Gelir İdaresi Başkanlığı
</CENTER>


Tarih : 01.02.2006
Sayı : B.07.1.GİB.4.34.20.01/288-2434/1270
Konusu : Bir şirketin vergi borcundan dolayı başka bir tüzel kişiliğin mal varlığının haczedilemeyeceği ancak şirketin kar payına haciz konulabileceği Hk.
Muktezanın Özeti:
İlgi yazınızda; mükelleflerinizden ..... San. ve Tic. Ltd. Şti.’nin vadesinde ödenmeyen vergi borcu dolayısıyla yapılan malvarlığı araştırması sonucunda anılan şirkete ait herhangi bir malvarlığına rastlanılmadığı, söz konusu vergi alacağının tahsili amacıyla Dairenizce şirket müdürü ....’ün, ortağı olduğu diğer bir şirket olan ..... San. ve Tic. Ltd. Şti.’ndeki her türlü hak ve hisselerine Ticaret Sicil Memurluğu nezdinde haciz konulduğu ve keyfiyetin şirketin sicil dosyasına not edildiği,
..... San. ve Tic. Ltd. Şti. tarafından Dairenize verilen 21.12.2005 tarihli dilekçe ile Dairenizce konulan haciz nedeniyle şirketin tasfiye sonu kararının tescil ettirilemediği belirtilerek, söz konusu hak ve alacaklara Ticaret Sicil Memurluğu nezdinde konulan haczin kaldırılmasının talep edildiğinden bahisle konuya dair Başkanlığımız görüşü sorulmaktadır.

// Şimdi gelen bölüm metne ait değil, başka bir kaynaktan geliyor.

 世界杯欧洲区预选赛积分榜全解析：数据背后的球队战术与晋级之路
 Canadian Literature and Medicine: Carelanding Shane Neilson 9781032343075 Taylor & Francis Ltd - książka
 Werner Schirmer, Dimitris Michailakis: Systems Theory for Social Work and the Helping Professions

Bilindiği gibi 6183 sayılı Kanunun 3’üncü maddesinde amme borçlusu ve borçlu teriminin amme alacağını ödemek mecburiyetinde olan hakiki ve hükmi şahıslar ve bunların kanuni temsilcileri veya mirasçılarını ve vergi mükelleflerini, vergi sorumlusunu, kefili ve yabancı şahıs ve kurumlar temsilcilerini kapsadığı açıklanmıştır.
Diğer taraftan aynı Kanunun 62’nci maddesinde de açıklandığı üzere amme alacağı için ancak amme borçlusunun malvarlığına haciz konulabilecektir. Farklı tüzel kişiliği olan şirketlerden birinin borcundan dolayı diğerinin malvarlığına haciz konulması yasal olarak mümkün değildir.

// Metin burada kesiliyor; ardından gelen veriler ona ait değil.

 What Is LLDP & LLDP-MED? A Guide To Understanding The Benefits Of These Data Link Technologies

Bununla birlikte, Türk Ticaret Kanununun 145’inci maddesinde; “Bir şirket devam ettiği müddetçe ortaklardan birinin şahsi alacaklıları, haklarını ancak şirketin bilançosu gereğince o ortağa düşen kar payından ve şirket fesh olunmuşsa tasfiye payından alabilirler. Henüz bilanço tanzim edilmemişse alacaklı bilançonun tanzimi neticesinde borçluya düşecek kar ve tasfiye payı üzerine ihtiyati haciz koydurabilir.” denilmektedir.
Bilgi edinilmesini ve konunun yukarıda yapılan açıklamalar çerçevesinde değerlendirilerek söz konusu amme alacağının tahsilinin sürüncemede kalmaması için gerekli önlemlerin alınmasını rica ederim.